Reproduce exactly the opening lines of the listing, stopping after the line that contains "scientific name: Arvicolinae" and including it.

PROVIDED INFORMATION:
------------------------------------------------

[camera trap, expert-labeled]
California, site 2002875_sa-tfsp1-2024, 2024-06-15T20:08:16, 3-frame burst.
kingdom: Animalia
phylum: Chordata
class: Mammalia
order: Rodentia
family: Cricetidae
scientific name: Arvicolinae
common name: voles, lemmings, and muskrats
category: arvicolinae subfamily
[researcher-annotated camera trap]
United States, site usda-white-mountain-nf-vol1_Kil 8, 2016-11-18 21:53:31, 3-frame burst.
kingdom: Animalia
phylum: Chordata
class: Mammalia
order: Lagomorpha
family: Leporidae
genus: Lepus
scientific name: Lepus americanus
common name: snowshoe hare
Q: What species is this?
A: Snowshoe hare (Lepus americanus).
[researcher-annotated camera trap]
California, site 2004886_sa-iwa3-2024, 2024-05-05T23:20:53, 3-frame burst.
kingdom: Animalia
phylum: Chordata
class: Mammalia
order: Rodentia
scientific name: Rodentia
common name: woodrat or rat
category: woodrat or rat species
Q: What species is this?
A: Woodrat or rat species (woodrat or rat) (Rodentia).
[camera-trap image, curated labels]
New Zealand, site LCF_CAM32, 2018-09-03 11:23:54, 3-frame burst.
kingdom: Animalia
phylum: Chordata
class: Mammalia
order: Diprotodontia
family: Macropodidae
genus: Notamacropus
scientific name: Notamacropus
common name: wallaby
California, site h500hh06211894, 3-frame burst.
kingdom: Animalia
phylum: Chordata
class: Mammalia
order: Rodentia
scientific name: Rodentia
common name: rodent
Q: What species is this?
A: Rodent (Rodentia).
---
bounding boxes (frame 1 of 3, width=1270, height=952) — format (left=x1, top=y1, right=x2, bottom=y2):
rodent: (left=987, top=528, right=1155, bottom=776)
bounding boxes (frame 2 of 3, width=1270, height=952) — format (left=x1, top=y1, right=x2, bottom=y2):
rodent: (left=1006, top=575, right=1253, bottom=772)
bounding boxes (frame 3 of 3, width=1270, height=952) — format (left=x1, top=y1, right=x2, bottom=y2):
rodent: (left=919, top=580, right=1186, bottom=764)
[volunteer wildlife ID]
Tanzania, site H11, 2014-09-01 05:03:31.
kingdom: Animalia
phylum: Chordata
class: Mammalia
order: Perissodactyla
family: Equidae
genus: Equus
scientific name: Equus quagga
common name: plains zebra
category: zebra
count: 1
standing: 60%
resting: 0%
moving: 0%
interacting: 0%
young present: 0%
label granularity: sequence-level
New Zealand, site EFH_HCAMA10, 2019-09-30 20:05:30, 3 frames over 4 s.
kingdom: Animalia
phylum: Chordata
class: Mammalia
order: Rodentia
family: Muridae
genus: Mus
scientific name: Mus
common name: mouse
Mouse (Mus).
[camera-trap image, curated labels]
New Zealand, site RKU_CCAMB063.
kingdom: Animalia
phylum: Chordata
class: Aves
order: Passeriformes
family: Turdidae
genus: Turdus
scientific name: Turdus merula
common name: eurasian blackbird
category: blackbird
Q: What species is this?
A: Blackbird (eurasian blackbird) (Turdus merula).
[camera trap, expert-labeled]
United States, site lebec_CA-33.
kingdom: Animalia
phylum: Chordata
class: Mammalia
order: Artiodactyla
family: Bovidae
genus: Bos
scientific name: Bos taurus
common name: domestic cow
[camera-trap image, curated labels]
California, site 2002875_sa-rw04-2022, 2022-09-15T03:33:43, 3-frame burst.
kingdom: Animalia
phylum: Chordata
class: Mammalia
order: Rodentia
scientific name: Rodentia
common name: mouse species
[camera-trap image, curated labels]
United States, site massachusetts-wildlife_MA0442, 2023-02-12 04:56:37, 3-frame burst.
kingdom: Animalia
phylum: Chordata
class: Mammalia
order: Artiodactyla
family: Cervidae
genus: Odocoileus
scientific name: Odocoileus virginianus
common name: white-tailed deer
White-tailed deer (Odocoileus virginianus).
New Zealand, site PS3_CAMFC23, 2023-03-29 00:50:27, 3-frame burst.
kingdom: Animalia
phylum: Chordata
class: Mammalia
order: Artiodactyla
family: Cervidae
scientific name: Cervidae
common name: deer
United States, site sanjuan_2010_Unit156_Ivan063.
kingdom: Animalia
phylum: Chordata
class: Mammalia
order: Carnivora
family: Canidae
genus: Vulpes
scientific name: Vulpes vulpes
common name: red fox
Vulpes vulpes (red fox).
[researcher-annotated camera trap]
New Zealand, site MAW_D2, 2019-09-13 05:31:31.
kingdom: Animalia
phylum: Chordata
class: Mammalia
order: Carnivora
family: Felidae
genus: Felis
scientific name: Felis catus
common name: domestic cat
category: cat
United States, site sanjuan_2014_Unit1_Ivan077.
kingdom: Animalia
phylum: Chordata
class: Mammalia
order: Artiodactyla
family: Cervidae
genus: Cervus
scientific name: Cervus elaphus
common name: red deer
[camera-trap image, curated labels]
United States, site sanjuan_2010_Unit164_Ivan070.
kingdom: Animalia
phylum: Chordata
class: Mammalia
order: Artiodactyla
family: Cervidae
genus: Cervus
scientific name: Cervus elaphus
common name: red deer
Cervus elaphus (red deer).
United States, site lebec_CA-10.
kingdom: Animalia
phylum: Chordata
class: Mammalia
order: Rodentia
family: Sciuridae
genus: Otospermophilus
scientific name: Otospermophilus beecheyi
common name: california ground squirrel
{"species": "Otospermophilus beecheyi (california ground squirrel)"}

------------------------------------------------

EXERCISE OUTPUT:
[camera trap, expert-labeled]
California, site 2002875_sa-tfsp1-2024, 2024-06-15T20:08:16, 3-frame burst.
kingdom: Animalia
phylum: Chordata
class: Mammalia
order: Rodentia
family: Cricetidae
scientific name: Arvicolinae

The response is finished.